What followed may be learned from Murat’s own confession found in an intercepted letter to his wife. “Never in my life,” wrote the King of Naples, “was I in such wild danger.” First a sharp fire of musketry saluted the advancing French; then the workmen and the populace sprang upon them “with maniac fury,” and fought “like demons.” The two pieces of cannon which Murat had with him, and which were loaded with grape-shot, eventually decided the contest, but not until a colonel of engineers and a large number of soldiers had fallen.

After the fray Michael saw Ivan, covered with dust and mortar, leaning against a wall which had just been struck by a shot. “Are you hurt, Barrinka?” he asked.

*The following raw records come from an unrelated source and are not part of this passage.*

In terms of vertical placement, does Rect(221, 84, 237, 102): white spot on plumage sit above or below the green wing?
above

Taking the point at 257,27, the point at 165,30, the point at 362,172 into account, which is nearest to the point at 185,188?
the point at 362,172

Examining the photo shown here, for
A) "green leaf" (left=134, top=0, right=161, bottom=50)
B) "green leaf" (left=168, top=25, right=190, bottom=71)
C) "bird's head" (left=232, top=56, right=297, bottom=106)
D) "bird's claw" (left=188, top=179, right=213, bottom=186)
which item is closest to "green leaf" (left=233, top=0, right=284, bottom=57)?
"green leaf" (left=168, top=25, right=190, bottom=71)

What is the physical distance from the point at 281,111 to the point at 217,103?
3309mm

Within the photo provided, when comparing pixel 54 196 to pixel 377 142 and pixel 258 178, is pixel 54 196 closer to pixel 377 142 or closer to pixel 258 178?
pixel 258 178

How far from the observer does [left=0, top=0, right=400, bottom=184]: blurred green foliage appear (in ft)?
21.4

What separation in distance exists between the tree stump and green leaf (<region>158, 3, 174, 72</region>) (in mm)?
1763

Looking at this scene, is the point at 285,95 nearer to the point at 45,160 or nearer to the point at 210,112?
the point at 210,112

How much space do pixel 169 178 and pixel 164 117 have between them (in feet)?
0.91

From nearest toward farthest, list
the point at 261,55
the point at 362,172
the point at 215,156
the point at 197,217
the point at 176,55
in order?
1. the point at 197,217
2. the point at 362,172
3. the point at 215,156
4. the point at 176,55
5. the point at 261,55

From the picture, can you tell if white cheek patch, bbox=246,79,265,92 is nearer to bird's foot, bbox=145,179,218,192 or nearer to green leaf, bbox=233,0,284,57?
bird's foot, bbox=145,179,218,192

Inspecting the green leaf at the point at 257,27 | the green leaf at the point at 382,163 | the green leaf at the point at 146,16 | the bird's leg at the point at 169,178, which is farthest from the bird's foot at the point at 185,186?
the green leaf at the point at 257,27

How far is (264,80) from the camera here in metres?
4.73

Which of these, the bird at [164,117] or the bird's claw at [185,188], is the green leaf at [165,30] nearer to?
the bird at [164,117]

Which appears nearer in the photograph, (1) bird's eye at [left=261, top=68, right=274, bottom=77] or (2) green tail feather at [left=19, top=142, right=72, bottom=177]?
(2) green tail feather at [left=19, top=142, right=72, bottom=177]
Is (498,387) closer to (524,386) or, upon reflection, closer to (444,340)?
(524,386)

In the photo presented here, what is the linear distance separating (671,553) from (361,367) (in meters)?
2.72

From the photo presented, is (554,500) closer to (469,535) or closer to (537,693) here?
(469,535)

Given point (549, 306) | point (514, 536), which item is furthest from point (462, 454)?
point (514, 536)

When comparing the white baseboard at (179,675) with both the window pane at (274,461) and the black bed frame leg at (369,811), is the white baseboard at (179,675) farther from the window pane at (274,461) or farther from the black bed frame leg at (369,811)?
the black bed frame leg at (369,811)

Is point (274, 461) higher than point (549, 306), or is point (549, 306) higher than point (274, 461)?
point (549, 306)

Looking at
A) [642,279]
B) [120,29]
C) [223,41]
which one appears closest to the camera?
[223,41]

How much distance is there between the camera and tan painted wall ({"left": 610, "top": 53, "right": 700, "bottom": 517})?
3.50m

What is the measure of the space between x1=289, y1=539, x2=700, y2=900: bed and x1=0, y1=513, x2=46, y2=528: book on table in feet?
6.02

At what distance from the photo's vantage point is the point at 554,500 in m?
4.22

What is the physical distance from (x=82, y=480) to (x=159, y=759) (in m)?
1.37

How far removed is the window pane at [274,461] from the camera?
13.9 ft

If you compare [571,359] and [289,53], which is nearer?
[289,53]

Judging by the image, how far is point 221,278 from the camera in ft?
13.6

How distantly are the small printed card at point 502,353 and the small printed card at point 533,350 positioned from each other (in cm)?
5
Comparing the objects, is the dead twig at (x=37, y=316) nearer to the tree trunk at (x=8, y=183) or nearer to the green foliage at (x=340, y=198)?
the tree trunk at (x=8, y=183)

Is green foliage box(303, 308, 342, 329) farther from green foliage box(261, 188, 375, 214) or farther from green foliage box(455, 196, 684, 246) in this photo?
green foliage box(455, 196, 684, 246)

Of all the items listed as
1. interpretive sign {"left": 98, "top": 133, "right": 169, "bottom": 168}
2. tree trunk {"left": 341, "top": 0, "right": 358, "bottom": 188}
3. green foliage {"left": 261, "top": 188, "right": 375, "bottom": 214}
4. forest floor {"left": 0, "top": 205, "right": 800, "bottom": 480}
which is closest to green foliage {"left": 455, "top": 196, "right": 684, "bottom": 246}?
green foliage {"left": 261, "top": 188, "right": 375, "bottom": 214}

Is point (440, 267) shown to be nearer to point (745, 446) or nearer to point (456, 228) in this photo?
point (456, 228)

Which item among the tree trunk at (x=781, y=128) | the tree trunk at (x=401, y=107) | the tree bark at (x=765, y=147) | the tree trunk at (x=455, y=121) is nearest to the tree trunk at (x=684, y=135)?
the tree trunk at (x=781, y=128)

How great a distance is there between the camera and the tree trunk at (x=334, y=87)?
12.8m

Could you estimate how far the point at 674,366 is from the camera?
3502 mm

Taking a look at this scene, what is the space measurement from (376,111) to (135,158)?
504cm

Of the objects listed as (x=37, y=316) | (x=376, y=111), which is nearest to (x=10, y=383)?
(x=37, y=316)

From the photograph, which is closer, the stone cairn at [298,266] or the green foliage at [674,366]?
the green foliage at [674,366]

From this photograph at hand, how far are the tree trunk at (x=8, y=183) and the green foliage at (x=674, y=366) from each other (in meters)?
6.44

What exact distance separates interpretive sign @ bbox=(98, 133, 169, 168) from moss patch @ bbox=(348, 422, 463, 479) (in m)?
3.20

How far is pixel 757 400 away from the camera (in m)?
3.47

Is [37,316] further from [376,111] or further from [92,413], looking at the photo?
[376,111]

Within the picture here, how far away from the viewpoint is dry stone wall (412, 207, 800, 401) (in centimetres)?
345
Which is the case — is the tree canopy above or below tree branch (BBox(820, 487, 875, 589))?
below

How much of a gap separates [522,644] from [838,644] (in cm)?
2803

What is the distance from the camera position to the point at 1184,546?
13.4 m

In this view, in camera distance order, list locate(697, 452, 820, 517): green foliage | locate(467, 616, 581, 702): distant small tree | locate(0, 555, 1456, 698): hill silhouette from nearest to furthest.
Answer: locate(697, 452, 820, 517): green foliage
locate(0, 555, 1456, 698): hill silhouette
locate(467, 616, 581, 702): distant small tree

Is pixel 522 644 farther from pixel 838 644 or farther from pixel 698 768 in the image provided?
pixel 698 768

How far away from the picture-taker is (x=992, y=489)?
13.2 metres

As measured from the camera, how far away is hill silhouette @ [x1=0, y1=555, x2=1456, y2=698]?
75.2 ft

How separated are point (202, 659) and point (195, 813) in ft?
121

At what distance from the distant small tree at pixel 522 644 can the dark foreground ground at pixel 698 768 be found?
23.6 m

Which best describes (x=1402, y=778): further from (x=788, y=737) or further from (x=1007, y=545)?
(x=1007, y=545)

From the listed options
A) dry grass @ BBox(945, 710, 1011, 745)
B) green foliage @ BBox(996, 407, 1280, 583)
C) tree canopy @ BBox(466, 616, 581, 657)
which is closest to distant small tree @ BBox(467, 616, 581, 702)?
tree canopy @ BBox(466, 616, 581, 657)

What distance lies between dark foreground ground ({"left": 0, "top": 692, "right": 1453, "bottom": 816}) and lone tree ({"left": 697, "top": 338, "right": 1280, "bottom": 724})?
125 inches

“No,” said Ivan, shaking the mortar from his clothes; “I am all right. And you too, I hope? We must not throw away our lives, Michael; there is too much still to be done. Come with me to the prison.”

“Anywhere with you, Barrinka. See, though I could not use a gun, I have killed Nyemtzi.” And Michael triumphantly displayed a short sabre dyed with blood.

“Where did you get that?” asked Ivan.

“Took it from one of themselves. That is French blood upon the blade,” said Michael, with an air of intense satisfaction.

The Wertsch palace was directly in their way, and Ivan went in, saying, with a determined air, “I will hear no more excuses from the countess now. Go she must; her hour has come.”

Her hour had come—in a sense other and more solemn than Ivan meant. The waiting-woman Maria met him in the saloon, and told him with many tears that her mistress was dying. At the tidings that the French had actually entered holy Moscow, so terrible was her agitation that she had broken a blood-vessel, and was now beyond the reach of human aid.[28] Ivan despatched a messenger for Pope Yefim—the only priest he knew who had not left the city—while he himself hastened to the side of the dying woman, to whom he thought his presence might be a comfort.